▶ _DATA EXTRACT_

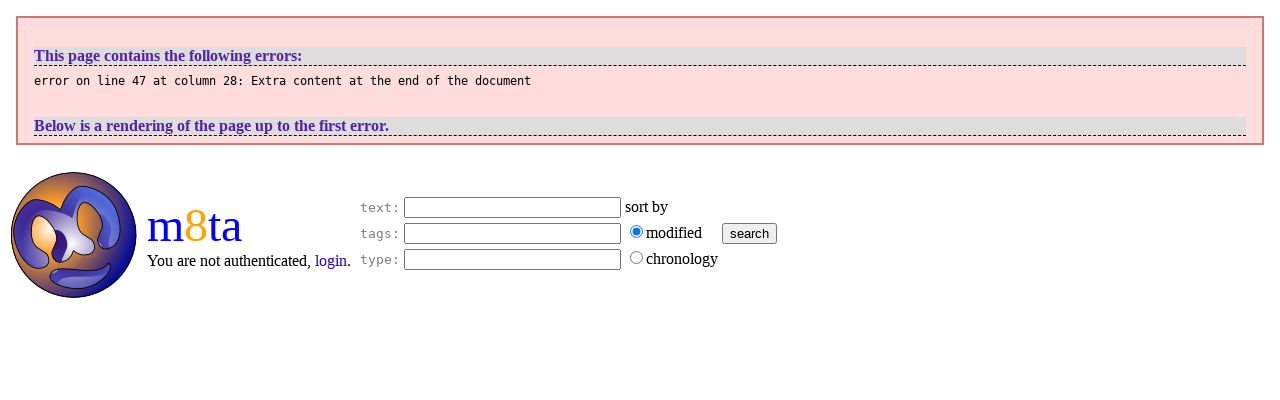

--- FILE ---
content_type: text/xml
request_url: https://m8ta.com/index.pl?pid=1566
body_size: 484
content:
<?xml version="1.0"?>
<!DOCTYPE html PUBLIC "-//W3C//DTD XHTML 1.1 plus MathML 2.0//EN"  "http://www.w3.org/Math/DTD/mathml2/xhtml-math11-f.dtd">
<html xmlns="http://www.w3.org/1999/xhtml">
<head><title>m8ta fun</title>
<link type="text/css" rel="stylesheet" href="normal.css" />
<script type="text/javascript" src="fun.js"></script>
<script async="async" src="https://apis.google.com/js/platform.js"></script>
<meta name="google-signin-client_id" content="651200502073-3l9q5venmuvttrkol2a6k839ikmcc6vg.apps.googleusercontent.com">
</meta>
</head>
<body>
<table>
<tr> 
	<td><a href="index.pl">
		<img class="logo" src="m8talogo2.png"/>
		</a></td>
	<td>
		<font size = "46" color="blue">m</font><font size="44" color="orange">8</font><font size = "46" color="blue">ta</font>
		<br/>You are not authenticated, <a href="login.html">login</a>.  

		
	</td>
	<td>
		<table>
			<form method="get" action="index.pl">
			<tr>
				<td><font color="gray" face="monospace">text: </font></td>
				<td><input type="text" name="search" size = "25" value=""/></td>
				<td>sort by</td>
			</tr>
			<tr>
				<td><font color="gray" face="monospace">tags:</font></td>
				<td><input type="text" name="ptags" size = "25" value=""/></td>
				<td><input type="radio" name="order" value="modified" checked="checked"/>modified</td>
				<td><input type="Submit" value="search"/></td>
			</tr>
			<tr>
				<td><font color="gray" face="monospace">type: </font></td>
				<td><input type="text" name="ptype" size = "25" value=""/></td>
				<td><input type="radio" name="order" value="year" />chronology</td>
			</tr>
			</form>
		</table>
	</td>
</tr>
</table>
<table><div id="-2" ></div>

▶ _WHAT YOU HAVE TO DO_
Every line in the data that holds the string "meta" should be copied.

▶ _RESPONSE AREA_
<meta name="google-signin-client_id" content="651200502073-3l9q5venmuvttrkol2a6k839ikmcc6vg.apps.googleusercontent.com">
</meta>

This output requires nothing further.